Symmetry-Protected Momentum Exchange between Dark Matter and Dark Energy

Abstract

We present a particle physics motivated realization of interacting dark energy in which a radiatively stable dark energy sector couples to weakly interacting massive particle dark matter through pure momentum exchange. The dark energy field arises as a pseudo-Nambu-Goldstone Boson from a complex scalar singlet charged under a softly broken global $U(1)_S$, while dark matter is identified with an inert scalar doublet stabilized by a discrete $Z_4$ symmetry. This symmetry structure allows renormalizable dark matter-dark energy portal operators; however, requiring the dark energy field to emerge as a radiatively stable pseudo-Nambu-Goldstone Boson necessitates their absence, leaving derivative interactions as the leading coupling. As a result, energy transfer between the dark sectors is absent at the background level, while momentum exchange modifies the evolution of cosmological perturbations. We implement the resulting interacting dark energy model self-consistently in the Boltzmann code CLASS and study its impact on the growth of structure. We find that, despite sizeable momentum exchange, the suppression of the clustering amplitude $σ_8$ saturates above the level required to fully resolve current low-redshift tensions.
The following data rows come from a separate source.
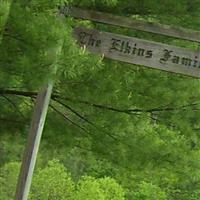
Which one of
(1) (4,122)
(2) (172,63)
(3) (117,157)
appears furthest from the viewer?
(1) (4,122)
Our results demonstrate that symmetry-protected, momentum-exchange-only dark sector interactions possess an intrinsic limit on structure suppression, providing a theoretically controlled benchmark for interacting dark energy scenarios.

Figures (3)

• Figure 1: Dark matter relic density $\Omega_{\rm DM}h^2$ as a function of the Higgs portal coupling $\lambda_L = \lambda_3 + \lambda_4 + \lambda_5$ for various mass splittings $\delta$, with $m_{H_2^0} = m_{H_2^\pm} = 550$ GeV. The horizontal bands indicate the Planck constraint $\Omega h^2 = 0.1199 \pm 0.0027$. Small splittings ($\delta \lesssim 1$ GeV) allow coannihilation effects to bring the relic density into the observed range.
• Figure 2: Dark matter relic density as a function of the effective coupling $g_{H_1 H_1 h} = 2\lambda_L v$LopezHonorez2007 for $\delta = 1$ GeV and varying $m_{\rm DM} \equiv m_{H_2^0}$. The horizontal bands indicate the Planck constraint. Heavier dark matter particles require larger portal couplings to achieve the observed relic density; the value $m_{\rm DM} \approx 550$ GeV (blue curve) satisfies the Planck bound for natural couplings, consistent with results in the literature Keus2015.
• Figure 3: Clustering amplitude $\sigma_8$ as a function of the normalized drag rate $\Gamma/H$ for the Z$_4$-IDSM with parameters (\ref{['eq:dm_params']}). The horizontal black line shows the CLASS$\Lambda$CDM baseline $\sigma_8^{\Lambda\text{CDM}} = 0.825$. The green (red) shaded region indicates perturbative (non-perturbative) values of the EFT coupling $c_6$. The IDSM prediction saturates at $\sigma_8 \approx 0.795$ for $\Gamma/H \gtrsim 10$.